Last December, CRN learned that Ingram Micro was planning to shut down its Specialty Solutions Division, including physical security, AVAD, data capture/point-of-sale, mobility and consumer electronics, and redistribute the business units among other areas of the distribution company to better focus on "high opportunity areas."

The restructuring will result in the layoffs of 180 employees in North America, but Ingram Micro declined to comment on how many employees would be affected globally. It did say, however, that it anticipated saving $80 million to $100 million through the move.

"Although we've had some de-layering in the organization and efficiency, there are still over 300 positions just within the North American region that we're hiring for and we're recruiting for. It [goes back to] specialized resources and needs, and this isn't just in sales or vendor management or finance, it's literally across the entire organization and all of the different departments that we're hiring for," Bay said. "We're definitely going to continue to focus on what do our partners need and how do we best serve them."

Bay said the restructuring was designed to refocus the organization around current focal points such as healthcare, SMB, and the public sector, as well as vertical markets like retail and financial services that Ingram Micro is looking to gain a stronger foothold in.

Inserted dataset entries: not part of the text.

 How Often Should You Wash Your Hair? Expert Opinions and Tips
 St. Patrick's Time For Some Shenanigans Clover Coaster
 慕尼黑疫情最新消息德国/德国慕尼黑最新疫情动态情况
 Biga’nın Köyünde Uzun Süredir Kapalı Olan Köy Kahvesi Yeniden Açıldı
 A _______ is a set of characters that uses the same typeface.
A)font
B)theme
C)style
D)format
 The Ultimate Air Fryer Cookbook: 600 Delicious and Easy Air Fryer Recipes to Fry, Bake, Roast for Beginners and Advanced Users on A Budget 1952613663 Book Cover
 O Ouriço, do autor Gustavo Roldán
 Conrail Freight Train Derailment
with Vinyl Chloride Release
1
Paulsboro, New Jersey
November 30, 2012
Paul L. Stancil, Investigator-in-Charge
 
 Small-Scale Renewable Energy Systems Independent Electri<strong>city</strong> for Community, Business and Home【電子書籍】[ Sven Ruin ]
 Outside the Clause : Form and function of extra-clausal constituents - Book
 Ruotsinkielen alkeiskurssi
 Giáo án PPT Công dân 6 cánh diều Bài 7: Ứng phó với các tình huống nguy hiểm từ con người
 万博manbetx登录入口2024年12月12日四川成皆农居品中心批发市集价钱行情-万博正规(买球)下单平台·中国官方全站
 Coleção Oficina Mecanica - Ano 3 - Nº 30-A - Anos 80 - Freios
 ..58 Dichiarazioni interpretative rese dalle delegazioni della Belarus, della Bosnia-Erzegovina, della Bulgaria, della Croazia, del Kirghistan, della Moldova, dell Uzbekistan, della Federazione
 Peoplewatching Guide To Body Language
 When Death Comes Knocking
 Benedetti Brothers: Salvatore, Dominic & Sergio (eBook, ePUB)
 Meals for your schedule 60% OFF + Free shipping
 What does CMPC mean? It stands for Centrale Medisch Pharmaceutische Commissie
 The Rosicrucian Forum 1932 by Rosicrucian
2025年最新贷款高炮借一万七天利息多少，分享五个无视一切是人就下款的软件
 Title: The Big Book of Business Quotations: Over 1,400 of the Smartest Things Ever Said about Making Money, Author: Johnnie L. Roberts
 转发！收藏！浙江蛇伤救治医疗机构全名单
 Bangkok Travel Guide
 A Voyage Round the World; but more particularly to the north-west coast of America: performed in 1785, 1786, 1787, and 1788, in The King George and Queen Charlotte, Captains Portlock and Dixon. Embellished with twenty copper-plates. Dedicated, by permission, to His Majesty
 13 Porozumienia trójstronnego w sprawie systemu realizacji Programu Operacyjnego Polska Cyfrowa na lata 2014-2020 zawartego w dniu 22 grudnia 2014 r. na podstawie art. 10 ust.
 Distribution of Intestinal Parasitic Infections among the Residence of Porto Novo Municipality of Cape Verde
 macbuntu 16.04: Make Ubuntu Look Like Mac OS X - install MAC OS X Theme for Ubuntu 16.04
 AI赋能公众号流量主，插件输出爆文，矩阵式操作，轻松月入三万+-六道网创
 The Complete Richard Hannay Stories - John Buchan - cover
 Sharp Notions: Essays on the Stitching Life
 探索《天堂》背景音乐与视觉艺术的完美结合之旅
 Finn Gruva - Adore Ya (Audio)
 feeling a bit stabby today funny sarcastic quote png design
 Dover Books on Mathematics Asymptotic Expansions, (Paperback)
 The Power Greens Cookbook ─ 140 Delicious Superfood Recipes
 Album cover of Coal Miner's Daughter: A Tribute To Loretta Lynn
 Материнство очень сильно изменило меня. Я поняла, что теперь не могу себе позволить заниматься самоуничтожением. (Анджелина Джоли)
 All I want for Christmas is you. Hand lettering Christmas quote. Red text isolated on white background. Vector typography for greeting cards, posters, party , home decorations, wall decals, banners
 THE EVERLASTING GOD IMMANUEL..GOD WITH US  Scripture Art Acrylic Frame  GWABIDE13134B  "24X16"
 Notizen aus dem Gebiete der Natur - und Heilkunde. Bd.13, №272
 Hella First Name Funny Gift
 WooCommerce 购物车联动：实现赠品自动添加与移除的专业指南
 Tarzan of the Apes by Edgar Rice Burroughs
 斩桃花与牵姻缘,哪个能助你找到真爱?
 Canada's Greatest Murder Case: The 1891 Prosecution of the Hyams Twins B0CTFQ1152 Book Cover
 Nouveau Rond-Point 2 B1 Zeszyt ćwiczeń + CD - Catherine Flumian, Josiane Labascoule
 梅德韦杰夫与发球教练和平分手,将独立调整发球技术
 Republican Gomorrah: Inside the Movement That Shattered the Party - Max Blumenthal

As for technology, Bay said that partners could expect further strategic emphasis on storage, virtualization, professional services and the cloud.

The 2014 Global Organization Effectiveness Initiative was established at the end of the fourth quarter to align the company infrastructure globally, delayer and simplify the organization and maintain investments that are important to the company's growing business going forward, according to the company's fourth quarter earnings report. While the restructuring is expected to cost $80 million to $100 million to complete in the beginning of 2014, the company anticipates large savings from the move starting in 2015.

Guy Baroan, president of Elmwood Park, N.J.-based Ingram Micro partner Baroan Technologies, said that he sees the move as a good one for both the distributor and his own business. The industry is changing so rapidly, he said, that anything Ingram Micro can do to stay on top of emerging technologies and remain "nimble" is something that will help his business.

"They're very invested in the cloud infrastructure and offering services and doing more than just pushing boxes and equipment," Baroan said. "From my perspective anything they can do to reinvent themselves and look at what their infrastructure is like and where they can cut down on the layers involved, I think that’s a positive."

Baroan said that while he felt Ingram Micro had been a hands-on and helpful distributor before, he said that he appreciates any de-layering that would bring the distributor closer and more involved with his business.

"As far as having more contact with Ingram Micro, the more contact the better," Baroan said. "If it's going to add more presence, the more contact and the more face time with us, the better for everyone."

For a company as large as Ingram Micro, it can be extremely hard to turn course and evolve strategically, Baroan said. With that comes some tough decisions, but Baroan said that as a partner he appreciates the forward-looking approach Ingram Micro has for technology because it makes his job much easier and gives him peace of mind as he recommends technology from Ingram Micro to his clients.

"Ingram is one of those companies that’s innovative...they sell equipment that changes...they have to keep changing and selling. You can't just be a box pusher. You're not going to make it. They've really got it," Baroan said. "They've nailed it."